Copy the stretch from the line containing "Among the provided choices" through the end of the entries, swapping "nearest" for "closest" and leaving all else unchanged.

(Collected data)

═══

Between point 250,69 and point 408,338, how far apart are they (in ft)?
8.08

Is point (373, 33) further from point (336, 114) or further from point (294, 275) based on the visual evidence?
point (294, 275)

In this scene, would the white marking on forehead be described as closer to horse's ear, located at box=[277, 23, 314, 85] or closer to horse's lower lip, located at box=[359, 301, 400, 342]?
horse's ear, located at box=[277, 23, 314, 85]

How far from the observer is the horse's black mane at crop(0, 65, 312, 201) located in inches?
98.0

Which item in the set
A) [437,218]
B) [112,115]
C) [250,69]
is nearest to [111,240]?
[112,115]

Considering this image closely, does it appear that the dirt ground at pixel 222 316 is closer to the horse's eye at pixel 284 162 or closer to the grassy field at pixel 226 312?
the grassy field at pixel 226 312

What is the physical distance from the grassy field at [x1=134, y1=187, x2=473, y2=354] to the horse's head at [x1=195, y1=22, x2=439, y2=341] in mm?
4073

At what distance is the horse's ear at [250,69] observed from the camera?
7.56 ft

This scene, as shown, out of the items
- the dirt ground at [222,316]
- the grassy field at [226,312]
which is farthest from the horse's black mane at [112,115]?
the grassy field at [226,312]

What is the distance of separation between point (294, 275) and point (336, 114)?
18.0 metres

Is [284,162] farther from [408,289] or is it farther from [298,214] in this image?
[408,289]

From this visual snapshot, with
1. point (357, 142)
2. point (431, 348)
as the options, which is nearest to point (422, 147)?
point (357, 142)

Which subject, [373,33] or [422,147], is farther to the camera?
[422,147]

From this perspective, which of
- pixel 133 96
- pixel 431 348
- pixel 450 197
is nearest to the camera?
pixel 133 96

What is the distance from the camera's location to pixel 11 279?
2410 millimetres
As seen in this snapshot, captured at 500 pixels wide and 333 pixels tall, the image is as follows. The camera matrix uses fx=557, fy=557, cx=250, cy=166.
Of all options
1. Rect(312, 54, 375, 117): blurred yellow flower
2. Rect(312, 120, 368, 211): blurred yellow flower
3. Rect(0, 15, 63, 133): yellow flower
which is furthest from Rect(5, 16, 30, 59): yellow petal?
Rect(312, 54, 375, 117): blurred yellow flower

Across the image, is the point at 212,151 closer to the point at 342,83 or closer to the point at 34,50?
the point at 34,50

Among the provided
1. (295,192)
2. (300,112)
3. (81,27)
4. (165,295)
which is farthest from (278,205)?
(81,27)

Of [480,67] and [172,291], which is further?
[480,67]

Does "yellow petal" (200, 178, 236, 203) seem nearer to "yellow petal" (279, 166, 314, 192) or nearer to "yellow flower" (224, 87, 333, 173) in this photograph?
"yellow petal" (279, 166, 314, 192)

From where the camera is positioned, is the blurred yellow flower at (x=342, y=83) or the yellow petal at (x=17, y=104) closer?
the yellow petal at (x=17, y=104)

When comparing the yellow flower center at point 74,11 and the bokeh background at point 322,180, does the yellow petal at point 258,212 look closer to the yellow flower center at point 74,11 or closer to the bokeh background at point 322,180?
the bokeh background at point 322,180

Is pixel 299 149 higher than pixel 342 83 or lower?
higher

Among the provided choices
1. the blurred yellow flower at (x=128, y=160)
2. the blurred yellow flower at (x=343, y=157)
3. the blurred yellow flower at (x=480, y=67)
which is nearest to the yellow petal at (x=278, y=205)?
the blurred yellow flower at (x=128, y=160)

═══

● Solution to this task
Among the provided choices
1. the blurred yellow flower at (x=128, y=160)
2. the blurred yellow flower at (x=343, y=157)
3. the blurred yellow flower at (x=480, y=67)
which is closest to the yellow petal at (x=278, y=205)?
the blurred yellow flower at (x=128, y=160)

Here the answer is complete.